Hotel brands will have to redefine their commitment to price parity. The hotels created the commission scenario in the industry. They claimed they had to keep prices at a certain level to remain consistent (i.e., price parity), but in exchange for buying in volume, they would pay the standard commission to the corporate travel department. Now that hotels have eroded their commitment to pay commissions, there no longer is a requirement for price parity. The model of the future will be a variable price or defined discount level for groups based on the corporation’s overall spend volume.
The industry will require technology that provides metrics to justify the value of live events. The underlying catalyst to change will be technology. To be clear, technology isn’t the same as features. In my few years in this industry, I’ve found an overwhelming obsession with features. TMCs, agencies and consultants build technology RFPs with the sole objective of creating a feature checklist to compare providers but rarely do they ask about user adoption.

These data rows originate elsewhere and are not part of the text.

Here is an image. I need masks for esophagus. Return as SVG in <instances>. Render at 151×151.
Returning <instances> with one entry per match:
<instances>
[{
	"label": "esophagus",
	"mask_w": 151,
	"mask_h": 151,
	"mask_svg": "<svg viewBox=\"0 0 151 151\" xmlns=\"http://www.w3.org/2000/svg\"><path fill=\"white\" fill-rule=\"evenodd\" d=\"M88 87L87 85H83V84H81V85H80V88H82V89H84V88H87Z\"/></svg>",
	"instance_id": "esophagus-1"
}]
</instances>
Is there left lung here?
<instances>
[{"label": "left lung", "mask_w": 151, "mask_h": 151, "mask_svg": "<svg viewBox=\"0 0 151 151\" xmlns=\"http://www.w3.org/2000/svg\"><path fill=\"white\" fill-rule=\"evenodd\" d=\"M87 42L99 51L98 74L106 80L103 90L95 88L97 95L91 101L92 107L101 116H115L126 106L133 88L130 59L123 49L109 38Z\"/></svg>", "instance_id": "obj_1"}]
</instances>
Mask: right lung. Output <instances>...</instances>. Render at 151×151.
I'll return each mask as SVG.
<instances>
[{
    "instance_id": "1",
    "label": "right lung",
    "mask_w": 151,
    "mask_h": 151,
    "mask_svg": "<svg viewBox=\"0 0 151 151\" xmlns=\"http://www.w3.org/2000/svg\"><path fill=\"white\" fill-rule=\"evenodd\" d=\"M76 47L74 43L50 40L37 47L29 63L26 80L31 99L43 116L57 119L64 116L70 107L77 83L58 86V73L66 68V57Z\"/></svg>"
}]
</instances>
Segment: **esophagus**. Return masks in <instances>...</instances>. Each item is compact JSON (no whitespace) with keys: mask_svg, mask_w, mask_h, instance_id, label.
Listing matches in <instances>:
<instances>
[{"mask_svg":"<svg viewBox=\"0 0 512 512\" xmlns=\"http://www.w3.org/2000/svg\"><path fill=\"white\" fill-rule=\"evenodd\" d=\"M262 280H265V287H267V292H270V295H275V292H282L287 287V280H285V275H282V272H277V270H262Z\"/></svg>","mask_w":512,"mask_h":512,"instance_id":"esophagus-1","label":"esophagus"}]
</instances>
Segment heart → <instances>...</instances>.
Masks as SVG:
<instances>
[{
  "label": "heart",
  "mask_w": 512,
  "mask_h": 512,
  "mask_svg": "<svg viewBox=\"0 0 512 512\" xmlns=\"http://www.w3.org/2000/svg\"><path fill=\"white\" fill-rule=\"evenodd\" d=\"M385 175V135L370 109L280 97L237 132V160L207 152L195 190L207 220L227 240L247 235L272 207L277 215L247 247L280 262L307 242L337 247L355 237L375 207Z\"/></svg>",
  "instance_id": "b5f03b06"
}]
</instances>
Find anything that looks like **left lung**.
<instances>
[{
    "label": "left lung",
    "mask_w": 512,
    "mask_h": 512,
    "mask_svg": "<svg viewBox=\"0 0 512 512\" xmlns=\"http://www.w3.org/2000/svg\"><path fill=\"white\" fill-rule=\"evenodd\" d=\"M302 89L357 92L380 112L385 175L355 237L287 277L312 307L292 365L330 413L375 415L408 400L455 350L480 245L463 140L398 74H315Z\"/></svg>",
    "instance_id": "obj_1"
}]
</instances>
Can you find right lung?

Are the technologies used across the organization? What value do they return? Do they make for better events and provide the metrics needed to get us to the future and help secure bigger budgets so we can grow? Overly complex software that requires armies of integration specialists is not the path to the future. The most impactful technology in the modern era, Google, started with one main feature — a search bar. This unlocked the most value, data, metrics and user joy in the history of technology. The events technology of the future will be that simple.
There is a whole population of businesspeople who have incredible data feeds from every aspect of their organizations. They demand robust metrics to understand the value of their in-person experiences. This technology needs to have modern, open-ended APIs that work with existing systems. It also needs to be simple, minimalist and easy to use for any age or demographic, and collaborative with the various stakeholders and agencies. This is the technology that will define the future of events, and will rapidly increase the budgets that the industry needs and deserves.